Keith Jerrod, Wollstein Ronit
Department of Surgery, Division of Plastic and Reconstructive Surgery, University of Pittsburgh Medical Center, PA, USA.
Ann Plast Surg. 2011 Jun;66(6):637-9. doi: 10.1097/SAP.0b013e318219183d.

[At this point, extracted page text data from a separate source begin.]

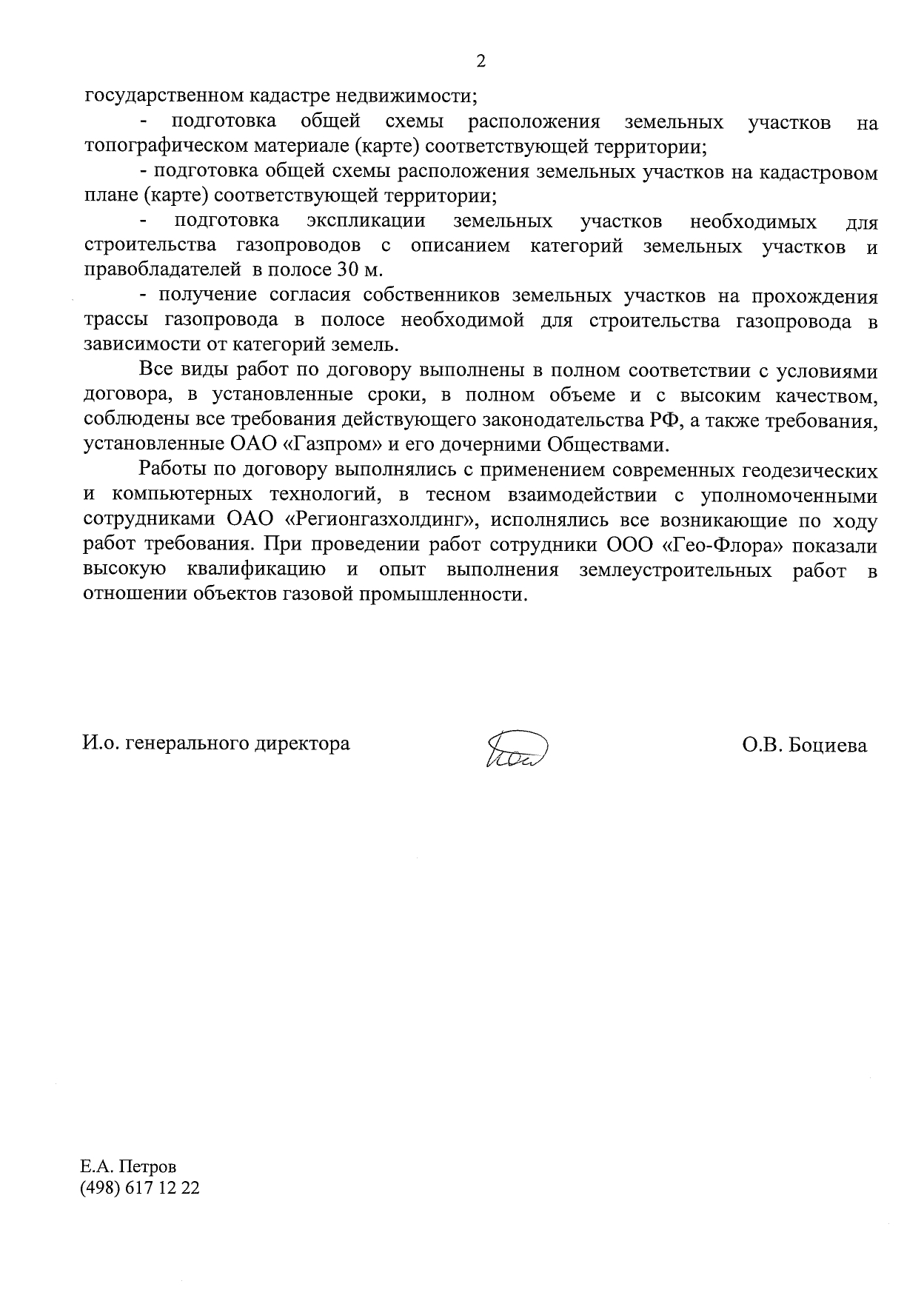 2

государственном кадастре недвижимости;

- подготовка общей схемы расположения земельных участков на топографическом материале (карте) соответствующей территории;

- подготовка общей схемы расположения земельных участков на кадастровом плане (карте) соответствующей территории;

- подготовка экспликации земельных участков необходимых для строительства газопроводов с описанием категорий земельных участков и правообладателей в полосе 30 м.

- получение согласия собственников земельных участков на прохождения трассы газопровода в полосе необходимой для строительства газопровода в зависимости от категорий земель.

Все виды работ по договору выполнены в полном соответствии с условиями договора, в установленные сроки, в полном объеме и с высоким качеством, соблюдены все требования действующего законодательства РФ, а также требования, установленные ОАО «Газпром» и его дочерними Обществами.

Работы по договору выполнялись с применением современных геодезических и компьютерных технологий, в тесном взаимодействии с уполномоченными сотрудниками ОАО «Регионгазхолдинг», исполнялись все возникающие по ходу работ требования. При проведении работ сотрудники ООО «Гео-Флора» показали высокую квалификацию и опыт выполнения землеустроительных работ в отношении объектов газовой промышленности.

И.о. генерального директора

О.В. Боциева

Е.А. Петров
(498) 617 12 22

Multiple studies have compared the outcome of surgery for cubital tunnel syndrome (CUTS), yet there remains no clear guidelines for treatment. We describe an approach to CUTS that includes tailoring the procedure to the pathology found at surgery. Patients treated surgically were retrospectively reviewed. Following in situ neurolysis, nerve stability within the cubital tunnel was assessed, and the nerve was left in situ, or transposed accordingly. We evaluated demographic information, presenting features, intraoperative and postoperative findings. Statistics included paired t test and logistic regression analysis. A total of 63 patients (standard deviation = 10.3 years) were reviewed. Fourteen nerves were transposed (22.5%). Postoperatively, sensation (71%), static 2-point discrimination, and motor strength improved. Grip strength compared with the uninvolved side was 94.8% postoperatively. Overall, 90% of the patients reported improvement in function. Our results compare favorably with other studies. Since CUTS originates from numerous causes, basing the operative plan on intraoperative findings produces excellent results.
多项研究对尺神经沟综合征(CUTS)的手术结果进行了比较,但对于治疗仍没有明确的指导方针。我们描述了一种针对CUTS的治疗方法,该方法包括根据手术中发现的病理情况调整手术方式。对接受手术治疗的患者进行了回顾性研究。在进行原位神经松解后,评估尺神经沟内神经的稳定性,并将神经留在原位或相应地进行移位。我们评估了人口统计学信息、临床表现、术中及术后发现。统计学分析包括配对t检验和逻辑回归分析。共回顾了63例患者(标准差 = 10.3岁)。14条神经进行了移位(22.5%)。术后,感觉(71%)、静态两点辨别觉和运动力量均有所改善。与未受累侧相比,术后握力为94.8%。总体而言,90%的患者报告功能有所改善。我们的结果与其他研究相比具有优势。由于CUTS有多种病因,根据术中发现制定手术方案可产生优异的结果。